Et bah voilà ! Ça devait arriver… A vouloir thésauriser sur une valeur si peu économiquement domesticable, les Jean-Pierre Gaillard petits-bras qui prennent ebay pour un Wall Street en chaussons se retrouvent fort maris. Eux qui spéculaient sur la valeur des Eps non encore recommercialisés de James Rutledge aka Pedro, prennent désormais pleine conscience que le mot " risk " n’a pas été accolé inutilement à " capital " dans l’expression ainsi composée. L’une des deux têtes pensantes de l’impeccable label Melodic décide en effet de placer dans la lumière le fruit du travail abattu ces sept dernières années et le réunit sur ce Lp au titre explicite de Early Pedro. Il y offre une fouille minutieuse de son archéologie musicale et en présente quasi scientifiquement le résultat. La première strate des enregistrements de Pedro, l’Ep intitulé Repent, laisse affleurer après travail sur la matière, des minéraux d’electronica gracile (" Assebled By " ou encore " Repent " justement) parfois gentiment bousculés par quelques beats trublions (" Lay Down Mega Man ", " Field Angels "). Six titres qui suffiraient à combler pour l’éternité tout aspirant bidouilleur désireux de coucher sur bandes ses rêves de gloire.

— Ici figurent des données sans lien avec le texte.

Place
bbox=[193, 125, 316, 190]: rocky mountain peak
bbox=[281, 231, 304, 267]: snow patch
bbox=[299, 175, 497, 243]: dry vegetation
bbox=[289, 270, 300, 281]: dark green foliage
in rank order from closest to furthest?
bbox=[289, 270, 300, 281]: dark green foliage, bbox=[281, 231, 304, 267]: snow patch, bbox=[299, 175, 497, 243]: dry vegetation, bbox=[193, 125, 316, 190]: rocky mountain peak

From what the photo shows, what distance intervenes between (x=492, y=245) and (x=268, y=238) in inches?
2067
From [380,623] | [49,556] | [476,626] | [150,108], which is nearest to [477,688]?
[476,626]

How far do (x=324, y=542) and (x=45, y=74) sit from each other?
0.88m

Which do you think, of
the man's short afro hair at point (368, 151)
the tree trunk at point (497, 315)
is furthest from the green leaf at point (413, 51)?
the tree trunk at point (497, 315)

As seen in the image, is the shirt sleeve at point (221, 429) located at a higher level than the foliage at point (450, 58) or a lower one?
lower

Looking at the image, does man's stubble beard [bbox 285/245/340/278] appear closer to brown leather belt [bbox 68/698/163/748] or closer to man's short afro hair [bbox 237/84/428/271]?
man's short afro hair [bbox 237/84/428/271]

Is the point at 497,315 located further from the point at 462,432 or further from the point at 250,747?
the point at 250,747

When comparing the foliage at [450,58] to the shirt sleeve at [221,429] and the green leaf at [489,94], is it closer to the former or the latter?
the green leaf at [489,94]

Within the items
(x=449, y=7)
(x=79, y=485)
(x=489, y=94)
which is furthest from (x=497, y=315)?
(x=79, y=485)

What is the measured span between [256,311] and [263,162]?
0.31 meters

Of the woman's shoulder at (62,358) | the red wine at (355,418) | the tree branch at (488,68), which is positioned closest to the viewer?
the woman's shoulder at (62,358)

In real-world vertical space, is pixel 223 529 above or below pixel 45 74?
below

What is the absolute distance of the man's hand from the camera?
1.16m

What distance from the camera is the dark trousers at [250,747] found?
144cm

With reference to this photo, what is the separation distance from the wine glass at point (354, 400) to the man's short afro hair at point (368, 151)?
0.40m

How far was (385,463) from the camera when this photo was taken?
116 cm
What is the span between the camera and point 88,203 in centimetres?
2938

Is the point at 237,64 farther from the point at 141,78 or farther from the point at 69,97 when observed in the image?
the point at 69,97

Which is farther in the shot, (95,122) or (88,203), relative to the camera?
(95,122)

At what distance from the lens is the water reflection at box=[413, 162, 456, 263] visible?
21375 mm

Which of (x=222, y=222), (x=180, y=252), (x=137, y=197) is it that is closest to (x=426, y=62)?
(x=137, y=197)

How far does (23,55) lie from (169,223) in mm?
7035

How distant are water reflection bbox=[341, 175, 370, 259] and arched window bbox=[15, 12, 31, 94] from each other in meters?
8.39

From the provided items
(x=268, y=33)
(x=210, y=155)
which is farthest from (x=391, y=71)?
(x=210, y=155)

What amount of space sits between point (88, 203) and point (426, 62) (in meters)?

La strate suivante permet de dégager les vestiges de ce que l’on nomme aujourd’hui par commodité, folktronica. Piano, touches de glockenspiel éparses, guitares acoustiques, voire cordes y copulent joyeusement sur une base électronique finaude. Le tout selon un mode downtempo du meilleur aloi. " Chapel Was My Dream " ou le magistral " The Right Way To Play Chess " et ses faux-airs bossa constituent par exemple autant de découvertes de platine. Ce Chapel Was My Dream Ep n’en délaisse pas pour autant les amours downbeat de Rutledge (" Koolhass " en l’espèce cool as son camarade de label le nouvellement nommé L. Pierre, ou bien " D.A.R.R.Y.L. "). Un Ep d’une rare tenue qui vous interdira tout contact avec le réel pendant de longues et léthargiques minutes. Classe. Cette collection se voit complétée par la dernière couche de la roche sédimentaire Pedro datée de décembre 2002. L’auditeur pénètre ici dans l’ère Kathryn Williams dont la voix magnifie, s’il était possible, des compositions electro-accoustiques toujours aussi légères et agréablement caressantes. La féminité en plus. Classe, deux fois.
La fin de ces fouilles jubilatoires confirment l’auditeur dans sa certitude d’avoir arraché à la terre un chef-d’œuvre qui rejoindra bientôt ceux de ses paires méticuleusement alignés dans le musée de nos émotions sonores. Malgré le Lp de remix sorti cet hiver (Fear & Resilience), on sent pourtant déjà que l’attente du deuxième effort de Pedro, imminent, sera longue comme un jour sans Marie Drucker… .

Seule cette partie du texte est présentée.